So much depends on scale. I wish I could count on having more than 2,000-3,000 cases like @RyanZotti typically has; I seldom have 1/10th that many. That's a big difference in perspective between "big data" machine learning folk and those working in fields like biomedicine, which might account for some of the different perspectives you will find on this site.
I'll present a heuristic explanation of my take on this problem. The basic issue in overfitting, as described on the Wikipedia page, is the relation between the number of cases and the number of parameters you are evaluating. So start with the rough idea that if you have M models you are choosing among and p parameters per model then you are evaluating something on the order of Mp parameters in total.
If there is danger of overfitting there are two general ways to pull back to a more generalizable model: reduce the number of parameters or penalize them in some way.
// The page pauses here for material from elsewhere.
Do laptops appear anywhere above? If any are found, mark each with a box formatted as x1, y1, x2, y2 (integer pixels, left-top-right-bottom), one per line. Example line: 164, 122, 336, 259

With adequately large data sets you might never come close to overfitting. If you have 20,000 cases and 20 different models with 100 parameters per model, then you might not be in trouble even without penalization as you still have 10 cases per effective parameter. Don't try that modeling strategy with only 200 cases.
Model averaging might be thought of as a form of penalization. In the example of the Kaggler cited by @RyanZotti, the number of cases is presumably enormous and each of the "several thousand" models in the final ensemble individually contributes only a small fraction of the final model. Any overfitting specific to a particular contributing model will not have a great influence on the final result, and the extremely large numbers of cases in a Kaggler competition further reduces the danger of overfitting.
So, as with so many issues here, the only reasonable answer is: "It depends." In this case, it depends on the relation between the number of cases and the effective number of parameters examined, together with how much penalization is being applied.